*** SELECTED TEXT Section Begins ***

Buyer Agency Agreement
How buyer representation agreements work and what to negotiate
Before you tour a home, you may need to sign a contract with your real estate agent.
That contract is called a buyer agency agreement.
New rules, in effect since August 2024, changed when agents can start working with you.
This guide is for Colorado and Florida homebuyers who want to understand what they’re signing.
By the end, you’ll know what the contract covers and what you can negotiate.
You’ll also see how the buyer agency agreement connects to your mortgage.
In This Article
How a Buyer Agency Agreement Defines Your Agent Relationship
A buyer agency agreement is a written contract between you and a real estate agent. It defines what the agent will do for you, how long they’ll represent you, and how they get paid. Once you sign it, the contract is legally binding.
The agreement creates what’s called a fiduciary relationship. Your agent has a legal duty to act in your best interest. They must keep your information private, disclose material facts about any home you’re considering, and negotiate on your behalf. Without a signed agreement, those duties don’t apply the same way.
Most buyers work with an agent. According to NAR’s 2025 Profile of Home Buyers and Sellers, which covers transactions from July 2024 through June 2025, 88% of buyers purchased their home through a real estate agent or broker. So for most people, understanding this contract matters a lot.
If you’re already working through the homebuying process, the buyer agency agreement typically comes before you tour homes. It sets the foundation for your entire working relationship with your agent, not just the offer stage.
What the New Rules Changed After August 2024
Before August 2024, buyer agency agreements existed, but you could often tour homes before signing one. That changed. The National Association of Realtors reached a $418 million settlement in March 2024. New rules from that settlement took effect on August 17, 2024. Those rules require a written buyer agreement before any home tour takes place. The compensation your agent receives must also be disclosed as a specific dollar amount or percentage. Vague language about “whatever the seller offers” no longer meets the standard. NAR’s Consumer Guide to Written Buyer Agreements covers the specifics in plain terms.

*** SELECTED TEXT Section Ends ***

→ **BRIEF**: Can you continue the buyer agency agreement guide above, starting right after its last sentence?

*** DATA FOR REVIEW Section Begins ***

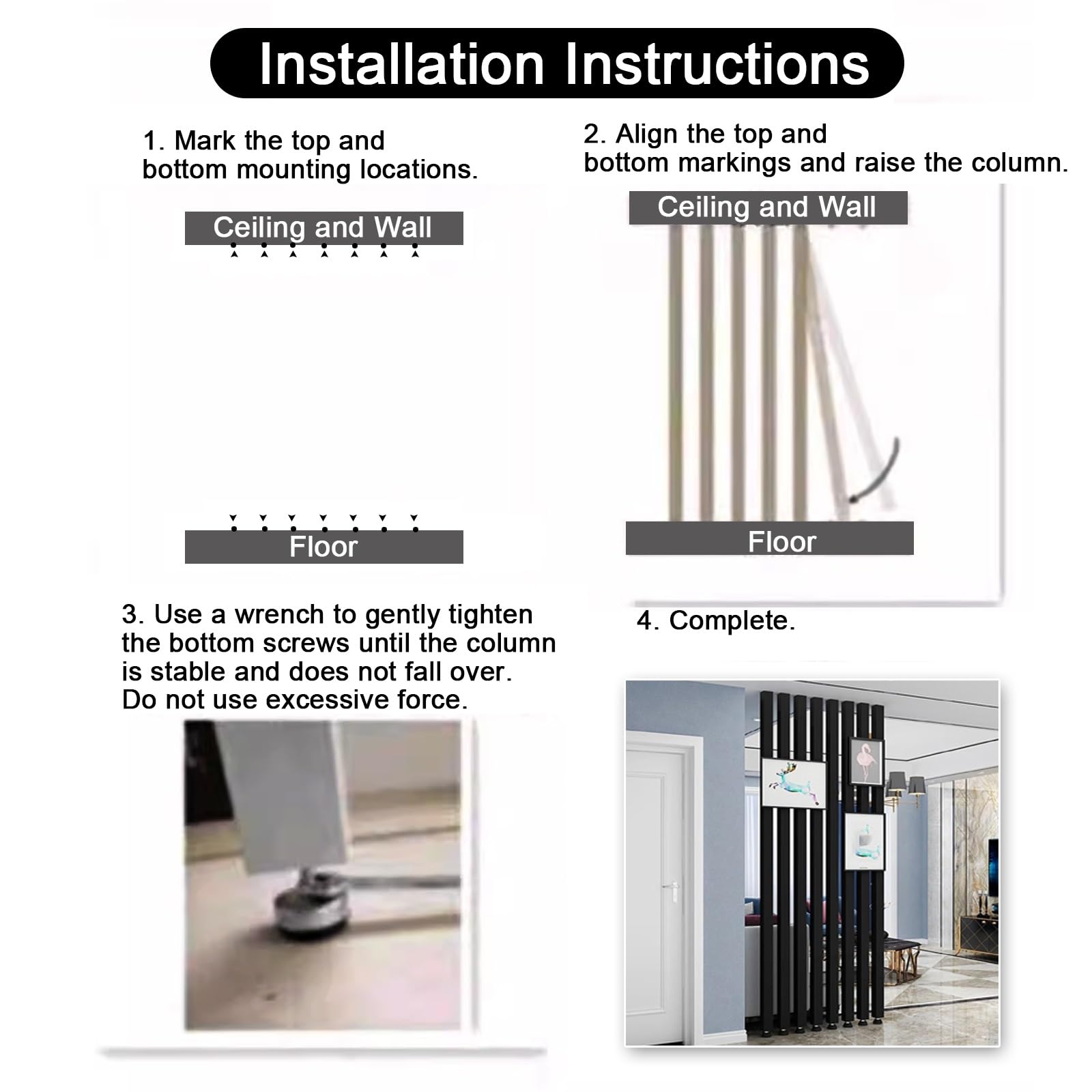 Installation Instructions

1. Mark the top and bottom mounting locations.

Ceiling and Wall

Floor

2. Align the top and bottom markings and raise the column.

Ceiling and Wall

Floor

3. Use a wrench to gently tighten the bottom screws until the column is stable and does not fall over. Do not use excessive force.

4. Complete.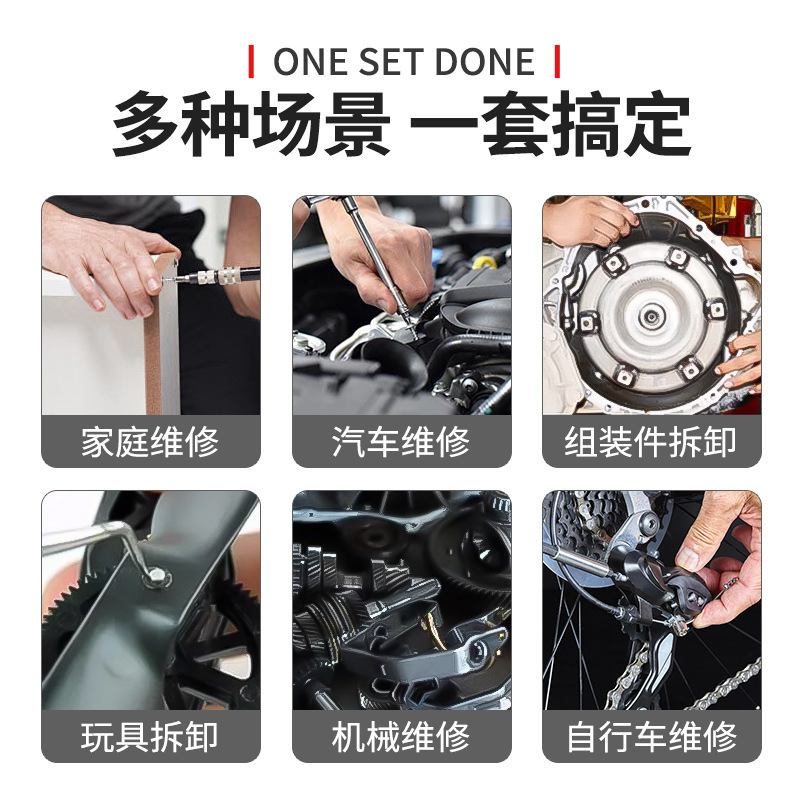 ONE SET DONE

多种场景 一套搞定

家庭维修

汽车维修

组装件拆卸

玩具拆卸

机械维修

自行车维修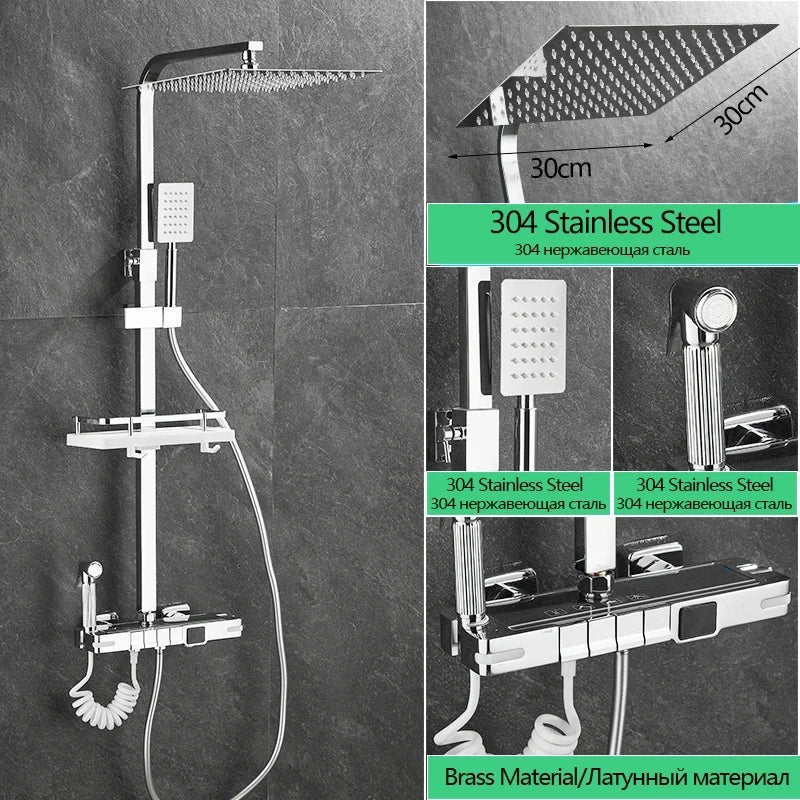 30cm

30cm

304 Stainless Steel
304 нержавеющая сталь

304 Stainless Steel
304 нержавеющая сталь

304 Stainless Steel
304 нержавеющая сталь

Brass Material/Латунный материал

*** DATA FOR REVIEW Section Ends ***

→ **RESULT OF THIS TASK**:
Some platforms responded with lighter-touch options. Zillow rolled out a short-term touring agreement that lasts seven days and doesn’t require a compensation commitment. If you’re just starting out, you may encounter both types. A short touring agreement is not the same as a full buyer agency agreement. One covers your visit. The other governs your entire agent relationship and binds you to specific compensation terms. Know which one you’re signing before you put pen to paper.
For Colorado buyers, this change built on existing state disclosure requirements. The Colorado Division of Real Estate had already required agents to provide written disclosure forms. But signing before touring, rather than before offering, was still new for many buyers. The Colorado Division of Real Estate maintains current guidance on agent disclosure and representation requirements.
For Florida buyers, the standard Florida Realtors form for buyer representation defaults to full exclusivity and longer contract durations. Reading the specific terms carefully before you sign matters more now than it did before August 2024.
What’s Inside a Buyer Agency Agreement
Most buyer agency agreements cover the same core areas. But the specific terms inside each one can vary. The table below shows what each section covers and what to watch for before you sign.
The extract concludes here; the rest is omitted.